◆ **WHAT IS BEING ASKED**
Reproduce each of the items below line for line, without changing any wording. Omit the pictures from your answer.

======== EXCERPTED RECORDS

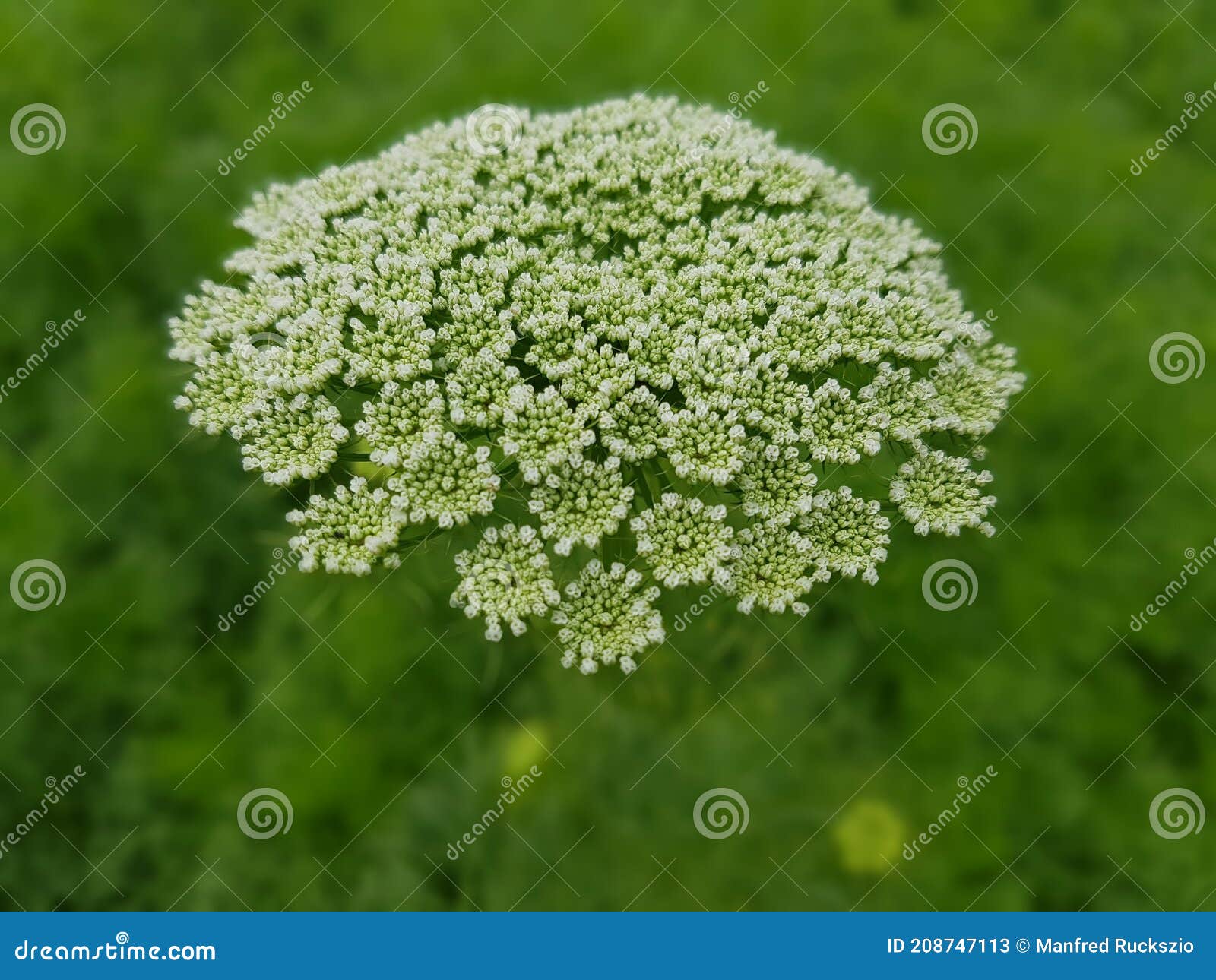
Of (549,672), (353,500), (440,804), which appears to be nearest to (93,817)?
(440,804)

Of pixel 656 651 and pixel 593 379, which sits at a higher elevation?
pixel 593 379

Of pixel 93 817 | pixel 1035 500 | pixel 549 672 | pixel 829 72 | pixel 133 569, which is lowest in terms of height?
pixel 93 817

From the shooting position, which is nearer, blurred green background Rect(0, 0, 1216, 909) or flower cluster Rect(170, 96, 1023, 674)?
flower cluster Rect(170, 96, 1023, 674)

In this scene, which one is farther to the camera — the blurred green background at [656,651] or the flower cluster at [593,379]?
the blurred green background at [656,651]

================

◆ **CORRECT OUTPUT**
Of (549,672), (353,500), (440,804), which appears to be nearest to (93,817)?
(440,804)

Of pixel 656 651 and pixel 593 379, which sits at a higher elevation?
pixel 593 379

Of pixel 93 817 | pixel 1035 500 | pixel 549 672 | pixel 829 72 | pixel 133 569, which is lowest in terms of height?
pixel 93 817

From the shooting position, which is nearer, blurred green background Rect(0, 0, 1216, 909) or flower cluster Rect(170, 96, 1023, 674)?
flower cluster Rect(170, 96, 1023, 674)

In this scene, which one is farther to the camera — the blurred green background at [656,651] or the flower cluster at [593,379]?
the blurred green background at [656,651]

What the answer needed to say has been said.